__SUPPLIED DATA__:
_ _ _ _ _

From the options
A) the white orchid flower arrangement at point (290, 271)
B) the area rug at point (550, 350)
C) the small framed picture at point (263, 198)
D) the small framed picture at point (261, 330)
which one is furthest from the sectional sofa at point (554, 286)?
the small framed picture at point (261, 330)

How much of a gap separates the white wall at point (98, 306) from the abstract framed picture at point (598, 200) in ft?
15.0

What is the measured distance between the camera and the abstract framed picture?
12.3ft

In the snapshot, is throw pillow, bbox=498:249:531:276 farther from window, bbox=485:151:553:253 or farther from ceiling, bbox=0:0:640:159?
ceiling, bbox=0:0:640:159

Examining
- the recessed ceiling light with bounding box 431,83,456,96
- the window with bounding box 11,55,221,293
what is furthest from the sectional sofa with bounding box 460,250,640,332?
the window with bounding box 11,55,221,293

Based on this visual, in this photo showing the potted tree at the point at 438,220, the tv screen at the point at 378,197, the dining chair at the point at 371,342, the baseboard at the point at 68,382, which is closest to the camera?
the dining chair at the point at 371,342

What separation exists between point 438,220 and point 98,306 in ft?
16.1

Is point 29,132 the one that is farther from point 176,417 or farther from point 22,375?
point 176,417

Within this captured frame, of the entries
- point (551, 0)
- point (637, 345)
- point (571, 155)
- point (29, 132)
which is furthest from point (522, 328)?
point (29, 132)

_ _ _ _ _

__REQUIRED TASK__:
Copy out every one of the lines above, word for word and character for character, with nothing added, dropped, or altered.

__FINISHED ANSWER__:
From the options
A) the white orchid flower arrangement at point (290, 271)
B) the area rug at point (550, 350)
C) the small framed picture at point (263, 198)
D) the small framed picture at point (261, 330)
which one is furthest from the sectional sofa at point (554, 286)?
the small framed picture at point (261, 330)

How much of a gap separates the white wall at point (98, 306) from the abstract framed picture at point (598, 200) in ft?
15.0

What is the measured distance between the camera and the abstract framed picture?
12.3ft

In the snapshot, is throw pillow, bbox=498:249:531:276 farther from window, bbox=485:151:553:253 or farther from ceiling, bbox=0:0:640:159?
ceiling, bbox=0:0:640:159

Examining
- the recessed ceiling light with bounding box 431,83,456,96
- the window with bounding box 11,55,221,293
what is furthest from the sectional sofa with bounding box 460,250,640,332?
the window with bounding box 11,55,221,293

Based on this visual, in this photo showing the potted tree at the point at 438,220, the tv screen at the point at 378,197, the dining chair at the point at 371,342, the baseboard at the point at 68,382, which is closest to the camera?
the dining chair at the point at 371,342

What separation exists between point 438,220 and point 98,306 in ft?
16.1

Is point 29,132 the one that is farther from point 176,417 or farther from point 22,375?
point 176,417

Within this captured frame, of the entries
- point (551, 0)
- point (637, 345)
- point (571, 155)
- point (29, 132)
which is furthest from point (522, 328)?
point (29, 132)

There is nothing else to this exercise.